* **EXERCISE TEXT**
# # # # # # #

Two critics from Time magazine have made a list of the “100 best English-language novels from 1923 to the present.” I counted, and of the 100, I’ve read fifteen. Another four or five I started and never finished. Two of the books are on The List, Housekeeping by Marilynne Robinson and Never Let Me Go by Kazuo Ishiguro.
One of the fifteen I’ve read is Judy Blume’s Are You There, God? It’s Me Margaret. I read it over thirty years ago, but I still feel qualified to say that the book probably hasn’t improved with time. In fact, I read the book when I was member of the group of adolescent and pre-teen girls that formed its primary audience, and I wasn’t impressed then. So now this book about a 12 year old girl who talks to God about when she’s going to reach puberty is one of the best English-language novels of the twentieth century?

# # # # # # #

* **INFORMATION PROVIDED**
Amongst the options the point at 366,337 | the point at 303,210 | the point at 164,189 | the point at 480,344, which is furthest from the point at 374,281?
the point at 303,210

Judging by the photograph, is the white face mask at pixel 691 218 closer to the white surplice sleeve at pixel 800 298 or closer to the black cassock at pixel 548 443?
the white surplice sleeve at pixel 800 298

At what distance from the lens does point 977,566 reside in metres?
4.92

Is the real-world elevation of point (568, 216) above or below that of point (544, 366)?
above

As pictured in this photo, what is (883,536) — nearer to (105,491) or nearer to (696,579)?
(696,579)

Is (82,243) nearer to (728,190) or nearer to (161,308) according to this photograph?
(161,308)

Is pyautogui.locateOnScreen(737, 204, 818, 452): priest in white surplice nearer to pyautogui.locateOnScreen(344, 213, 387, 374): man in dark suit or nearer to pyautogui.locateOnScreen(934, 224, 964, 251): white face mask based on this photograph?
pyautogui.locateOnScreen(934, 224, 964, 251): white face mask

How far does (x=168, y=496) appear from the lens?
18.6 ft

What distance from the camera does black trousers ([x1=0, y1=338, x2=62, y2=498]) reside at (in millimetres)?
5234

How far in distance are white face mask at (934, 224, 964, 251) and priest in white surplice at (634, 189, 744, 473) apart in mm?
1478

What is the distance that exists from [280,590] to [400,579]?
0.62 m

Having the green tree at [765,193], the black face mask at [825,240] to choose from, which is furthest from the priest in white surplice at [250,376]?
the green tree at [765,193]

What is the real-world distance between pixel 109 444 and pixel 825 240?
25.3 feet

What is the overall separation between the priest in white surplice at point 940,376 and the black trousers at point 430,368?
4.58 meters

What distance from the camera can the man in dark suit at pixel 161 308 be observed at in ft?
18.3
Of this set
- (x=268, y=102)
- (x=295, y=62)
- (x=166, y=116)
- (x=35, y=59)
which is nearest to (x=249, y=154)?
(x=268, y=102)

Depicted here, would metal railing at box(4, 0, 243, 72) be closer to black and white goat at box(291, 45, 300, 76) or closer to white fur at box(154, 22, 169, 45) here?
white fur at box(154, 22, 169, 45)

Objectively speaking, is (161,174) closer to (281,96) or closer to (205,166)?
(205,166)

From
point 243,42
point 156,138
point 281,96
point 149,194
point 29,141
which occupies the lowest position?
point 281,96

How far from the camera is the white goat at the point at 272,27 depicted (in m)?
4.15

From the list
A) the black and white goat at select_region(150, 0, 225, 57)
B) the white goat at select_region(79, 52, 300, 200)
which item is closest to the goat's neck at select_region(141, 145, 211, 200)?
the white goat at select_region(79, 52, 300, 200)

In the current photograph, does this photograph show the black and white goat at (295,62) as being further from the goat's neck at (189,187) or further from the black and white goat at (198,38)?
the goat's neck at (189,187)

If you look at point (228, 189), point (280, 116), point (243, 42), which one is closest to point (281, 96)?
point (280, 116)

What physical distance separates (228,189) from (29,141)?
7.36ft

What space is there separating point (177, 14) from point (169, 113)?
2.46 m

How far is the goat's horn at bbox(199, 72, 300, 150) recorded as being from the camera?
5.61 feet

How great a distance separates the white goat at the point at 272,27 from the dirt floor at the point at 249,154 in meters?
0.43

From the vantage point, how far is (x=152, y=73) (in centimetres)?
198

# # # # # # #

Copy out the whole passage above on Time magazine's list of the 100 best English-language novels, word for word.

* **RESPONSE BOX**
Two critics from Time magazine have made a list of the “100 best English-language novels from 1923 to the present.” I counted, and of the 100, I’ve read fifteen. Another four or five I started and never finished. Two of the books are on The List, Housekeeping by Marilynne Robinson and Never Let Me Go by Kazuo Ishiguro.
One of the fifteen I’ve read is Judy Blume’s Are You There, God? It’s Me Margaret. I read it over thirty years ago, but I still feel qualified to say that the book probably hasn’t improved with time. In fact, I read the book when I was member of the group of adolescent and pre-teen girls that formed its primary audience, and I wasn’t impressed then. So now this book about a 12 year old girl who talks to God about when she’s going to reach puberty is one of the best English-language novels of the twentieth century?